=== Text passage ===

Teaching ideas, not just results

There is a proof of the Bolzano-Weierstrass Theorem that roughly goes like this:

If we divide an interval in half, then one of these intervals must have an infinite number of points in the sequence. (Else the union of the intervals contain a finite number of points.)
We can take the interval with infinite points, keep doing this, and converge to the limit of the lower bounds of the intervals.

The natural thing for a professor or textbook to do afterwards is assign exercises that either directly use Bolzano-Weierstrass or look very similar. And to be clear, this is good: if we’re teaching an idea, we better use it. But I would additionally assign Konig’s Tree Lemma: on the surface it looks fairly different, but the underlying ideas in the proof are quite similar.¹

When I read the proof of Konig’s Tree Lemma, I understood it very quickly because I had seen the proof of Bolzano-Weierstrass. So it stands to reason the converse might be true: learning the proof of Konig helps you better understand the proof of Bolzano-Weierstrass too. Explicitly, we ought to assign a couple more exercises using the ideas of theorems rather than their results.

There is some subtlety here. For one, we need to avoid being overly broad with what we assign. The idea that “a finite partition of an infinite set must have an infinite part” is generally useful, but it is also known as the Pigeonhole Principle. Konig is a suitable exercise because it recursively uses this method to generate an infinite “path”, just as Bolzano-Weierstrass does. It is this high degree of similarity that keeps it from being just another randomly assigned exercise.

This is hard to do well, and I’m skeptical we could afford to do this for every theorem we proved. But I think we could stand to do it more often.

Another problem that uses the same idea is ISL 2021/C1:

Let $S$ be an infinite set of positive integers such that there exist four pairwise distinct $a$ , $b$ , $c$ , $d \in S$ with $\text{gcd}(a, b) \neq \text{gcd}(c, d)$ . Prove that there exist thre pairwise distinct $x$ , $y$ , $z \in S$ such that $\text{gcd}(x, y) = \text{gcd}(y, z) \neq \text{gcd}(z, x)$ .

It is a little more involved than Bolzano or Konig, but worth trying if you want to cement this idea in your head.↩︎

=== Data section ===

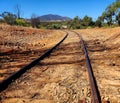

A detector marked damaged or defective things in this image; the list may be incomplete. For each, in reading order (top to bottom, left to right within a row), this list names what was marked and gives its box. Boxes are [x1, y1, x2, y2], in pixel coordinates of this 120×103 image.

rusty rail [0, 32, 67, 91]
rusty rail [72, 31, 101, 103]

===
=== Data section ===

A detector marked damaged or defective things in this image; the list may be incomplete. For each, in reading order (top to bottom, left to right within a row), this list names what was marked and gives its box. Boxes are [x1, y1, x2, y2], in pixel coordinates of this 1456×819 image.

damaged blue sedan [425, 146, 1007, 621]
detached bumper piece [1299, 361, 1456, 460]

===

Problem set ▸
- a) Name every theorem, lemma, principle, or competition problem that the essay on teaching ideas mentions by name.
- b) From the essay on teaching ideas, copy the passage starting at "The natural thing" and ending at "than their results.".

Outputs by task ▸
- a)
Bolzano-Weierstrass Theorem
Konig's Tree Lemma
Pigeonhole Principle
ISL 2021/C1

- b)
The natural thing for a professor or textbook to do afterwards is assign exercises that either directly use Bolzano-Weierstrass or look very similar. And to be clear, this is good: if we’re teaching an idea, we better use it. But I would additionally assign Konig’s Tree Lemma: on the surface it looks fairly different, but the underlying ideas in the proof are quite similar.¹

When I read the proof of Konig’s Tree Lemma, I understood it very quickly because I had seen the proof of Bolzano-Weierstrass. So it stands to reason the converse might be true: learning the proof of Konig helps you better understand the proof of Bolzano-Weierstrass too. Explicitly, we ought to assign a couple more exercises using the ideas of theorems rather than their results.